Professor Chan has had an active role in shaping leaders in gastroenterology within and outside of his home of Hong Kong. Nine young fellows from across Asia and Europe whom Professor Chan supervised have taken leadership positions in their respective institutions in the last 15 years.

In 2011, Professor Chan established an Asia-Pacific multidisciplinary panel on the management of patients on NSAIDs and anti-platelets to review and update current guidelines and standards of care, in order to improve the care of these high-risk patients in many developing Asian countries.

In 2016, the Asian Pacific Association of Gastroenterology and the Asian Pacific Society for Digestive Endoscopy jointly appointed Professor Chan as convenor of a conjoint working panel on management of patients on anti-thrombotics undergoing GI endoscopy.
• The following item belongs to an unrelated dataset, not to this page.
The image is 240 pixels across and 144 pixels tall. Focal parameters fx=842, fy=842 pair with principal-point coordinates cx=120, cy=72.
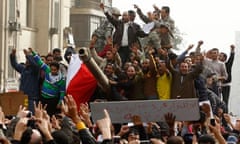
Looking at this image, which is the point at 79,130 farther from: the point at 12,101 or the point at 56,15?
the point at 56,15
Many Asian countries and professional societies have widely adopted recommendations in the panel’s reports.

Professor Chan has provided voluntary health service to institutionalized, mentally handicapped children for more than 10 years. During the SARS outbreak in Hong Kong in 2003, Professor Chan organized a large-scale, free screening program to detect silent SARS infection for Hong Kong citizens. In addition, he led a colorectal cancer screening program for those of lower socioeconomic status. In recognition of his contributions to society, the Hong Kong Government conferred upon him the honor of Justice of Peace in 2011.

Professor Chan obtained a Bachelor of Medicine and Bachelor of Surgery (MB ChB) with honors from The Chinese University of Hong Kong (CUHK) in 1988. In 1998 and in 2011, he received the Doctor of Medicine and the Doctor of Science respectively from CUHK. In recognition of his outstanding scholarship, he has been conferred the title of Choh-Ming Li Professor of Medicine and Therapeutics of CUHK. He also serves as a Board Member of the Hong Kong Hospital Authority.

Professor Chan joined CUHK as a lecturer in 1997. He was promoted to Professor of Medicine in 2005. An outstanding teacher, he was voted Teacher of the Year by students five years in a row and received the Vice-Chancellor’s Exemplary Teaching Award in 2000 and 2007. In 2010, he was appointed Director of the Institute of Digestive Disease of CUHK, and the Specialty Board Chairman of Gastroenterology & Hepatology in Hong Kong. In January 2013, he was appointed as the Dean of the Faculty of Medicine in CUHK.

He has been conferred many national and international honors and awards. He gave the David Y. Graham Lecture at the 2005 ACG Annual Scientific Meeting.

The International Leadership Award is given to a Fellow or Master of the ACG in recognition of outstanding and substantial contributions to gastroenterology, to the College and to the international gastroenterology community. Substantial contributions internationally may include, but are not limited to the following: The training of individuals from other countries who have gone on to become leaders in gastroenterology in their community; leadership in international organizations that has resulted in improvement in the care of patients; and participation in humanitarian efforts.